> **PROBLEM TO WORK ON**:
Reproduce every line of the data that follows, without changing a single character.

> **THE DATA**:
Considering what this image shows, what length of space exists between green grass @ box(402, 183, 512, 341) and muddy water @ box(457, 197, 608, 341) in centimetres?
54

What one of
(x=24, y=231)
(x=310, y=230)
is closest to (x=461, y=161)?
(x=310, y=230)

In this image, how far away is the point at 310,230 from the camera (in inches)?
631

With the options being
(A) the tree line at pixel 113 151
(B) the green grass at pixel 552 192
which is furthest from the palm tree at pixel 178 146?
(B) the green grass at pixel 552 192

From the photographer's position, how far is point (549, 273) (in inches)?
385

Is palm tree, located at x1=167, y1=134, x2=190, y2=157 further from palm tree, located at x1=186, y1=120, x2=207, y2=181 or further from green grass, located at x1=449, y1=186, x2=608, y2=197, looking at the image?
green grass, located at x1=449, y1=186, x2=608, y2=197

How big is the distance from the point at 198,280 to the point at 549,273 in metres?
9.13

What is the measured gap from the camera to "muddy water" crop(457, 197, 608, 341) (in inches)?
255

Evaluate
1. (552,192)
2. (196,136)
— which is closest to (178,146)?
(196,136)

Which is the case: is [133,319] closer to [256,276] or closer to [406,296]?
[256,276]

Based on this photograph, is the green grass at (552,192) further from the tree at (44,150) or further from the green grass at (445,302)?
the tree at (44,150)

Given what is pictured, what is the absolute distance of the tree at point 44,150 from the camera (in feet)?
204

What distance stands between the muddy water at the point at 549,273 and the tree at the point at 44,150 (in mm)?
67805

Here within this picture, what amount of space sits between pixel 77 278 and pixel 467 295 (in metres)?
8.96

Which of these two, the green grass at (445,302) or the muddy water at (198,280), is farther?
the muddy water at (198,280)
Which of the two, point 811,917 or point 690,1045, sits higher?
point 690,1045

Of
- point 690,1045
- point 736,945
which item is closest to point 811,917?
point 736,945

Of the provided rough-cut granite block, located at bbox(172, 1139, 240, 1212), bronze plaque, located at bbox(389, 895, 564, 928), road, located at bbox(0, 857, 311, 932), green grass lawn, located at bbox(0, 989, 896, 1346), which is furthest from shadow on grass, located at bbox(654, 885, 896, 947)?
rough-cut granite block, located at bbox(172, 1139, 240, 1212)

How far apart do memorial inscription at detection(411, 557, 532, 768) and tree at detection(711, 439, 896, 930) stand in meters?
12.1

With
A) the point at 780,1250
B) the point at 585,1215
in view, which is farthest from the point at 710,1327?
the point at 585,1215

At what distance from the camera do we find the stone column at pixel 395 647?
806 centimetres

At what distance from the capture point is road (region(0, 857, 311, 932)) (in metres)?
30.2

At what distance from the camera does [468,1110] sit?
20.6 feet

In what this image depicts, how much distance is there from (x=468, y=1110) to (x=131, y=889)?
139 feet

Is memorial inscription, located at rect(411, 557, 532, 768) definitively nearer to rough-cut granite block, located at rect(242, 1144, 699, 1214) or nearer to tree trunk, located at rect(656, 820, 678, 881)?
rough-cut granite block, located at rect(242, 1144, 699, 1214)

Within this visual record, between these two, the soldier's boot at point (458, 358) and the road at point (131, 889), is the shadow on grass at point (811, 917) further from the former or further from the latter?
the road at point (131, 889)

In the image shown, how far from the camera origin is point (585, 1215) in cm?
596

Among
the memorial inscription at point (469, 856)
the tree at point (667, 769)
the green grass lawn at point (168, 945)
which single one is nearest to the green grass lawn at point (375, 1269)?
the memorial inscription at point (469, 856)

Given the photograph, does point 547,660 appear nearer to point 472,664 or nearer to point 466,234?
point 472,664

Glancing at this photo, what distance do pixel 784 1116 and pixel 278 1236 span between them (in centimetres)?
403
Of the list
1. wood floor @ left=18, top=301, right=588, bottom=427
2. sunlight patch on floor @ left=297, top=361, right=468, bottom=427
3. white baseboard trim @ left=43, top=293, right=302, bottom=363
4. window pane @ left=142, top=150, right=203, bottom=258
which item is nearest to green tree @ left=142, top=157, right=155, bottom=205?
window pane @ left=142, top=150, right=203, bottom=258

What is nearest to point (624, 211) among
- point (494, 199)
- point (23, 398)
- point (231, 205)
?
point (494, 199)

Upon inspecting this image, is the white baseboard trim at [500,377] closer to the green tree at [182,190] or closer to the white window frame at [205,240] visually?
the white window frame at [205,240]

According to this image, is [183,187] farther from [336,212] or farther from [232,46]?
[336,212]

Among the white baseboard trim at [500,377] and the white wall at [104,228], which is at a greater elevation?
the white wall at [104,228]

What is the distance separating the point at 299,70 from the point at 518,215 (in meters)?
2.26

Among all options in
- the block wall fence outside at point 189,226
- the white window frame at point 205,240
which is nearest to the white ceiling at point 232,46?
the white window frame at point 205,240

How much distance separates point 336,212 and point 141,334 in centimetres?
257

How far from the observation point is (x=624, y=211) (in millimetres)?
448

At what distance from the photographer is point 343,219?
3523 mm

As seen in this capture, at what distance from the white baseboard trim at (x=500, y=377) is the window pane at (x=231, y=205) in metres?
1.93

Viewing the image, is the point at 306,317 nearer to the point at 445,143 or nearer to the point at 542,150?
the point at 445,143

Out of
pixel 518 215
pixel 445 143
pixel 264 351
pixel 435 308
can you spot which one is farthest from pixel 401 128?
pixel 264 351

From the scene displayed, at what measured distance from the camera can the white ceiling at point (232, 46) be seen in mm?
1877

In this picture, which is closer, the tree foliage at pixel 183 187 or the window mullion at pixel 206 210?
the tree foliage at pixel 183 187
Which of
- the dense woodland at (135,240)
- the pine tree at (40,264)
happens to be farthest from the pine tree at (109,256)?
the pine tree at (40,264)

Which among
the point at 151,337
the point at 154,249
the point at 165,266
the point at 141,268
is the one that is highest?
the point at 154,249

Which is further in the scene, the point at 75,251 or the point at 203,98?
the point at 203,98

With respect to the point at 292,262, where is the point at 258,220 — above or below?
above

> **WRITTEN RESPONSE**:
Considering what this image shows, what length of space exists between green grass @ box(402, 183, 512, 341) and muddy water @ box(457, 197, 608, 341) in centimetres?
54

What one of
(x=24, y=231)
(x=310, y=230)
is closest to (x=461, y=161)?
(x=310, y=230)

In this image, how far away is the point at 310,230 from the camera (in inches)?
631

With the options being
(A) the tree line at pixel 113 151
(B) the green grass at pixel 552 192
which is furthest from the palm tree at pixel 178 146?
(B) the green grass at pixel 552 192

From the photographer's position, how far is point (549, 273) (in inches)?
385

Is palm tree, located at x1=167, y1=134, x2=190, y2=157 further from palm tree, located at x1=186, y1=120, x2=207, y2=181 or further from green grass, located at x1=449, y1=186, x2=608, y2=197, looking at the image?
green grass, located at x1=449, y1=186, x2=608, y2=197

How big is the distance from the point at 198,280 to the point at 549,273 in metres?
9.13

What is the measured gap from the camera to "muddy water" crop(457, 197, 608, 341) (in inches)?
255

Evaluate
1. (552,192)
2. (196,136)
— which is closest to (178,146)?
(196,136)

Which is the case: is [133,319] closer to [256,276] or closer to [406,296]?
[256,276]

Based on this photograph, is the green grass at (552,192) further from the tree at (44,150) or further from the green grass at (445,302)?
the tree at (44,150)

Given what is pictured, what is the absolute distance of the tree at point 44,150 from the camera (in feet)?
204

What distance stands between the muddy water at the point at 549,273 and the tree at the point at 44,150 (in mm)?
67805

Here within this picture, what amount of space sits between pixel 77 278 and pixel 467 295 (in metres)?
8.96

Which of these two, the green grass at (445,302) or the muddy water at (198,280), is farther?
the muddy water at (198,280)
Which of the two, point 811,917 or point 690,1045, sits higher?
point 690,1045

Of
- point 690,1045
- point 736,945
which item is closest to point 811,917?
point 736,945

Of the provided rough-cut granite block, located at bbox(172, 1139, 240, 1212), bronze plaque, located at bbox(389, 895, 564, 928), road, located at bbox(0, 857, 311, 932), green grass lawn, located at bbox(0, 989, 896, 1346), which is furthest from shadow on grass, located at bbox(654, 885, 896, 947)?
rough-cut granite block, located at bbox(172, 1139, 240, 1212)

How far apart do memorial inscription at detection(411, 557, 532, 768) and tree at detection(711, 439, 896, 930) stand in meters?
12.1

With
A) the point at 780,1250
B) the point at 585,1215
in view, which is farthest from the point at 710,1327?
the point at 585,1215

At what distance from the camera do we find the stone column at pixel 395 647?
806 centimetres

At what distance from the capture point is road (region(0, 857, 311, 932)) (in metres)?
30.2

At what distance from the camera does [468,1110] sit?
20.6 feet

In what this image depicts, how much distance is there from (x=468, y=1110) to (x=131, y=889)?
139 feet

Is memorial inscription, located at rect(411, 557, 532, 768) definitively nearer to rough-cut granite block, located at rect(242, 1144, 699, 1214) or nearer to tree trunk, located at rect(656, 820, 678, 881)?
rough-cut granite block, located at rect(242, 1144, 699, 1214)

Within this visual record, between these two, the soldier's boot at point (458, 358) and the road at point (131, 889), is the shadow on grass at point (811, 917) further from the former or further from the latter?
the road at point (131, 889)

In the image shown, how far from the camera origin is point (585, 1215) in cm?
596

Among
the memorial inscription at point (469, 856)
the tree at point (667, 769)
the green grass lawn at point (168, 945)
which single one is nearest to the green grass lawn at point (375, 1269)?
the memorial inscription at point (469, 856)

Given the photograph, does point 547,660 appear nearer to point 472,664 or nearer to point 466,234?
point 472,664

Glancing at this photo, what distance do pixel 784 1116 and pixel 278 1236 span between them (in centimetres)?
403
Of the list
1. wood floor @ left=18, top=301, right=588, bottom=427
2. sunlight patch on floor @ left=297, top=361, right=468, bottom=427
3. white baseboard trim @ left=43, top=293, right=302, bottom=363
4. window pane @ left=142, top=150, right=203, bottom=258
which item is nearest to green tree @ left=142, top=157, right=155, bottom=205?
window pane @ left=142, top=150, right=203, bottom=258

What is nearest to point (624, 211) among
- point (494, 199)
- point (23, 398)
- point (231, 205)
?
point (494, 199)

Upon inspecting this image, is the white baseboard trim at [500,377] closer to the green tree at [182,190] or closer to the white window frame at [205,240] visually?
the white window frame at [205,240]

According to this image, is [183,187] farther from [336,212] or farther from [232,46]?
[336,212]

Among the white baseboard trim at [500,377] and the white wall at [104,228], which is at a greater elevation?
the white wall at [104,228]

What is the distance separating the point at 299,70 from the point at 518,215 (in meters)?
2.26

Among all options in
- the block wall fence outside at point 189,226
- the white window frame at point 205,240
which is nearest to the white ceiling at point 232,46?
the white window frame at point 205,240

How much distance separates point 336,212 and point 141,334 in centimetres?
257

How far from the observation point is (x=624, y=211) (in millimetres)?
448

At what distance from the photographer is point 343,219?
3523 mm

As seen in this capture, at what distance from the white baseboard trim at (x=500, y=377) is the window pane at (x=231, y=205) in metres?
1.93

Viewing the image, is the point at 306,317 nearer to the point at 445,143 or nearer to the point at 542,150?
the point at 445,143

Out of
pixel 518 215
pixel 445 143
pixel 264 351
pixel 435 308
can you spot which one is farthest from pixel 401 128?
pixel 264 351

From the scene displayed, at what measured distance from the camera can the white ceiling at point (232, 46) be seen in mm?
1877

In this picture, which is closer, the tree foliage at pixel 183 187 or the window mullion at pixel 206 210?
the tree foliage at pixel 183 187
Which of
- the dense woodland at (135,240)
- the pine tree at (40,264)
happens to be farthest from the pine tree at (109,256)?
the pine tree at (40,264)

Which among
the point at 151,337
the point at 154,249
the point at 165,266
the point at 141,268
is the one that is highest?
the point at 154,249

Which is further in the scene, the point at 75,251 or the point at 203,98?
the point at 203,98

With respect to the point at 292,262, where is the point at 258,220 — above or below?
above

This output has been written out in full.